O Sindicato das Empresas de Transportes entrou com uma Ação na Justiça pedindo a suspensão da renovação da frota de ônibus que circulam em São Luís até 2022 e a suspensão da compra de ônibus com ar-condicionado até 2023.

Por lei, as empresas de ônibus são obrigadas a renovar os veículos da frota que tenham mais de 10 anos de circulação e daqueles equipados com ar-condicionados. Na Ação judicial proposta, o Sindicato das Empresas de Transporte Coletivo de São Luís pediu a suspensão da obrigatoriedade de renovação até 2023.

Na Ação, o Sindicato argumenta que a pandemia acarretou na queda do número de usuários do transporte coletivo e com isso uma queda na arrecadação das empresas. Por essa razão não seria possível promover a renovação da frota urbana.

Segundo a promotora de Justiça, Lítia Cavalcante, a renovação da frota é um direito da população que garante a qualidade do serviço de trasporte. No parecer, o Ministério Público foi contrário à suspensão da substituição dos ônibus velhos.
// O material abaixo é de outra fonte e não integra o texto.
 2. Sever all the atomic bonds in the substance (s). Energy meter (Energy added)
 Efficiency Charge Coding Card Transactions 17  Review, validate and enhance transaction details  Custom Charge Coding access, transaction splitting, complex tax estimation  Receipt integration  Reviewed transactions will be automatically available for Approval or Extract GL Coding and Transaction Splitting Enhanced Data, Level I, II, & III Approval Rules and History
“Como se trata de um direito calcificado em vários diplomas legais, não só no Código de Defesa do Consumidor, mas também na Lei de Licitação, na Lei do Transporte, também no próprio contrato firmado com a prefeitura, o Ministério Público entende que não há o que transicionar. O gestor da Secretaria de Transporte da Prefeitura não pode disponibilizar, não pode transacionar a respeito desse direito. Então não faz sentido haver uma audiência de conciliação quando você não pode conciliar, transacionar sobre um direito, inclusive não é dele. Então, nesse caso o Ministério Público já pediu cancelamento da audiência e o julgamento antecipado do processo”, explicou a promotora.

Mas no centro da cidade, nos pontos de ônibus improvisados e sem cobertura para quem enfrenta a longa espera, a reclamação parece ser justamente sobre a lotação dos coletivos. É o que diz a profissional da saúde Socorro Pinheiro, que considera os coletivos muito desconfortáveis. “Pela manhã é sempre muito lotado, desconfortável total”.

No mês de setembro, dois ônibus pegaram fogo enquanto circulavam com passageiros. Um deles passava pela Avenida Beira-Mar quando uma pane elétrica iniciou um incêndio. O motorista e o passageiros conseguiram sair às pressas antes que o fogo atingisse todo o veículo. Em outro caso, o ônibus circulava por uma avenida no bairro Monte Castelo quando pegou fogo. Os bombeiros chegaram a tempo e conseguiram retirar passageiros e funcionários. O veículo circulava há seis anos.

O cantador Miguel Silva diz que apesar dos ônibus estarem apresentando problemas de infraestrutura não há outra maneira dele se locomover. “Os ônibus são todos velhos, ultrapassados. Não tem condição. A gente anda mesmo porque tem que andar”, finalizou.